(ACTIVITY): Leave out all images and set down the records exactly as given.

[Excerpts from a dataset]
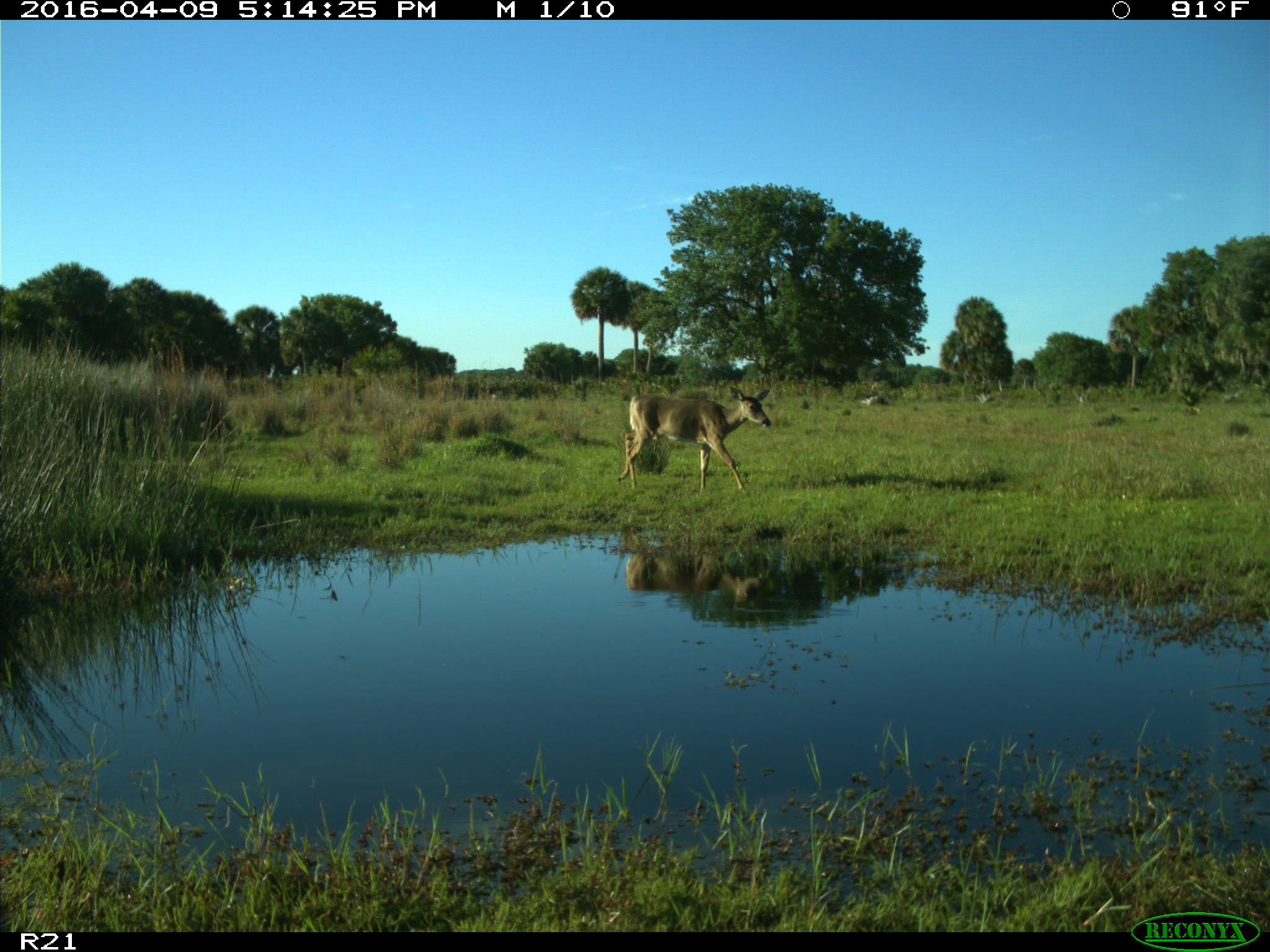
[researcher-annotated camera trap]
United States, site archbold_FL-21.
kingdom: Animalia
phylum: Chordata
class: Mammalia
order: Artiodactyla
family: Cervidae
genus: Odocoileus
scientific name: Odocoileus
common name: deer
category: unidentified deer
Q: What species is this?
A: Unidentified deer (deer) (Odocoileus).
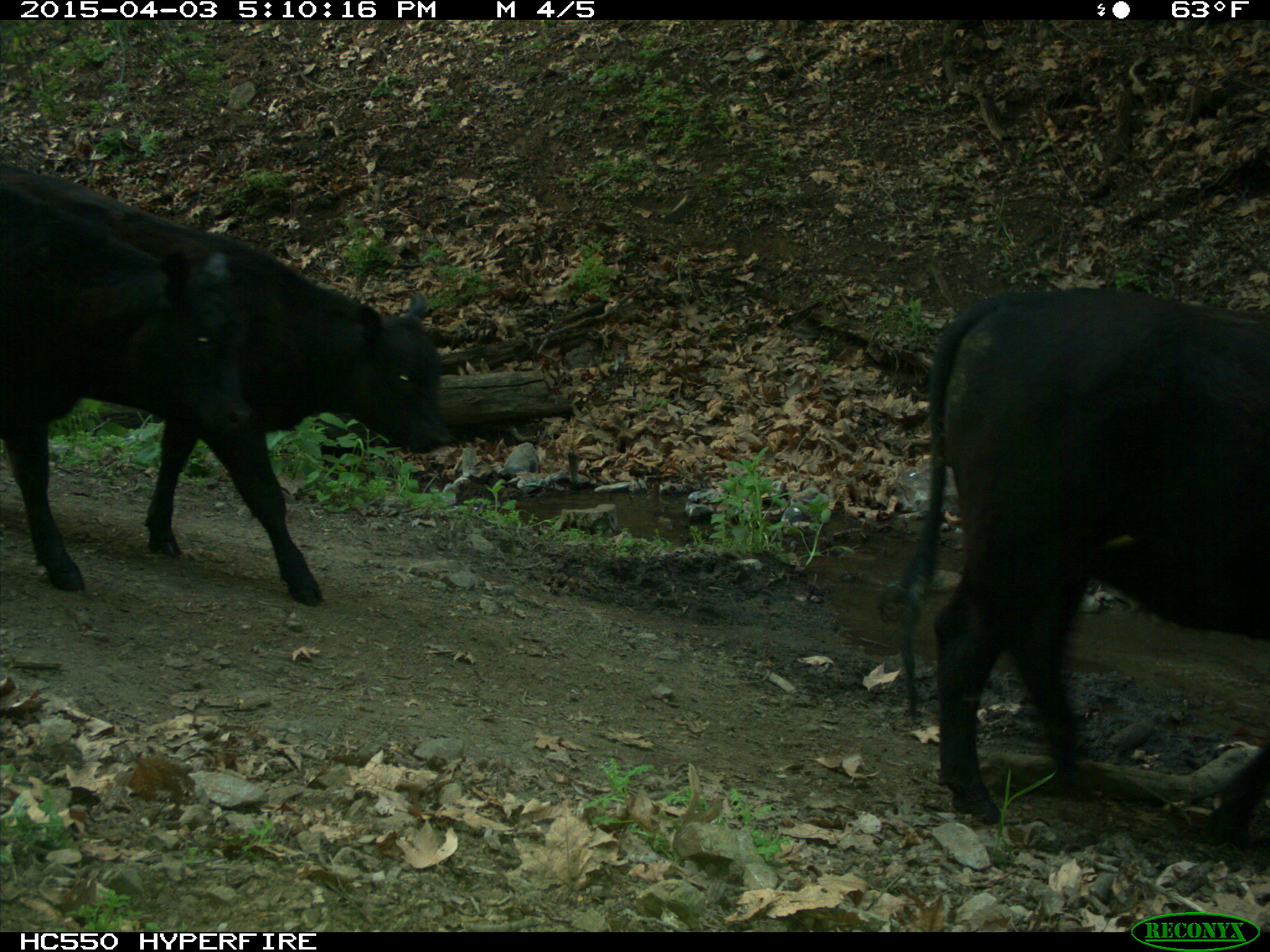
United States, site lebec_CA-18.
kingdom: Animalia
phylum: Chordata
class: Mammalia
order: Artiodactyla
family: Bovidae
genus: Bos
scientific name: Bos taurus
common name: domestic cow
Bos taurus (domestic cow).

(EXERCISE RESULT):
[researcher-annotated camera trap]
United States, site archbold_FL-21.
kingdom: Animalia
phylum: Chordata
class: Mammalia
order: Artiodactyla
family: Cervidae
genus: Odocoileus
scientific name: Odocoileus
common name: deer
category: unidentified deer
Q: What species is this?
A: Unidentified deer (deer) (Odocoileus).
United States, site lebec_CA-18.
kingdom: Animalia
phylum: Chordata
class: Mammalia
order: Artiodactyla
family: Bovidae
genus: Bos
scientific name: Bos taurus
common name: domestic cow
Bos taurus (domestic cow).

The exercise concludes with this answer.